Key rotation

Vault has multiple encryption keys that are used for various purposes. These keys support rotation so that they can be periodically changed or in response to a potential leak or compromise. It is useful to first understand the high-level architecture before learning about key rotation.

As a review, Vault starts in a sealed state. Vault is unsealed by providing the unseal keys. By default, Vault uses a technique known as Shamir's secret sharing algorithm to split the root key into 5 shares, any 3 of which are required to reconstruct the master key. The root key is used to protect the encryption key, which is ultimately used to protect data written to the storage backend.

Key Rotate

To support key rotation, we need to support changing the unseal keys, root key, and the backend encryption key. We split this into two separate operations, rekey and rotate.

The rekey operation is used to generate a new root key. When this is being done, it is possible to change the parameters of the key splitting, so that the number of shares and the threshold required to unseal can be changed. To perform a rekey a threshold of the current unseal keys must be provided. This is to prevent a single malicious operator from performing a rekey and invalidating the existing root key.

Performing a rekey is fairly straightforward. The rekey operation must be initialized with the new parameters for the split and threshold. Once initialized, the current unseal keys must be provided until the threshold is met. Once met, Vault will generate the new master key, perform the splitting, and re-encrypt the encryption key with the new root key. The new unseal keys are then provided to the operator, and the old unseal keys are no longer usable.

The rotate operation is used to change the encryption key used to protect data written to the storage backend. This key is never provided or visible to operators, who only have unseal keys. This simplifies the rotation, as it does not require the current key holders unlike the rekey operation. When rotate is triggered, a new encryption key is generated and added to a keyring. All new values written to the storage backend are encrypted with the new key. Old values written with previous encryption keys can still be decrypted since older keys are saved in the keyring. This allows key rotation to be done online, without an expensive re-encryption process.

Both the rekey and rotate operations can be done online and in a highly available configuration.
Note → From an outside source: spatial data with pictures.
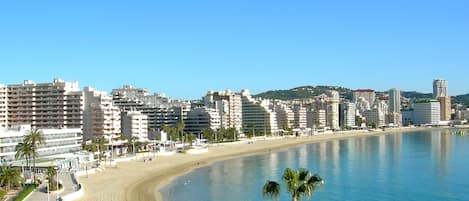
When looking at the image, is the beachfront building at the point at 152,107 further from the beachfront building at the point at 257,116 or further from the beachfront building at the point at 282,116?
the beachfront building at the point at 282,116

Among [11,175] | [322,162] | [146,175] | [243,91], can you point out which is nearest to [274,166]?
[322,162]

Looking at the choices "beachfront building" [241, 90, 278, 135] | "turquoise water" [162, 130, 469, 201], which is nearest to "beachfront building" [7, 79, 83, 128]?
"turquoise water" [162, 130, 469, 201]

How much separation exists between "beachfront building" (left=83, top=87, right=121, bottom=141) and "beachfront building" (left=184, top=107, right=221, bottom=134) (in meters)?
38.3

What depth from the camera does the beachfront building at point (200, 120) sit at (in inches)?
5645

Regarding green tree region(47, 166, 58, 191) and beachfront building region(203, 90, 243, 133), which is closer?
green tree region(47, 166, 58, 191)

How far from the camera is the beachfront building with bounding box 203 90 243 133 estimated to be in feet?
517

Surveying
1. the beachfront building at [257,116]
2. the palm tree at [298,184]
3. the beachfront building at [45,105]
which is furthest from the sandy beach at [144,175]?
the beachfront building at [257,116]

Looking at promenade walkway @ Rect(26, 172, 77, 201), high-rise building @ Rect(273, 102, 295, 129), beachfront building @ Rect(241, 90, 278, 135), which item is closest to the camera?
promenade walkway @ Rect(26, 172, 77, 201)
Only the active Vault instance can perform either of the operations but standby instances can still assume an active role after either operation. This is done by providing an online upgrade path for standby instances. If the current encryption key is N and a rotation installs N+1, Vault creates a special "upgrade" key, which provides the N+1 encryption key protected by the N key. This upgrade key is only available for a few minutes enabling standby instances to do a periodic check for upgrades. This allows standby instances to update their keys and stay in-sync with the active Vault without requiring operators to perform another unseal.

The rotate/config endpoint is used to configure the number of operations or time interval between automatic rotations of the backend encryption key.

NIST rotation guidance

Periodic rotation of the encryption keys is recommended, even in the absence of compromise. Due to the nature of the AES-256-GCM encryption used, keys should be rotated before approximately 2³² encryptions have been performed, following the guidelines of NIST publication 800-38D.

As of Vault 1.7, Vault will automatically rotate the backend encryption key prior to reaching 2³² encryption operations by default.

Operators can estimate the number of encryptions by summing the following:

The vault.barrier.put telemetry metric.
The vault.token.creation metric where the token_type label is batch.
The merkle.flushDirty.num_pages metric.
The WAL index.

Vault periodically persists the number of encryptions to support rotation. This save operation has a 1 second timeout to prevent impact to performance if Vault is under heavy load. Because persisting encryptions involves the seal backend (if seal wrap is enabled), some seals (such as HSMs) may take regularly longer than 1 second to respond. If this is the case, operators may override that timeout by setting the environment variable VAULT_ENCRYPTION_COUNT_PERSIST_TIMEOUT to a larger value, such as "5s".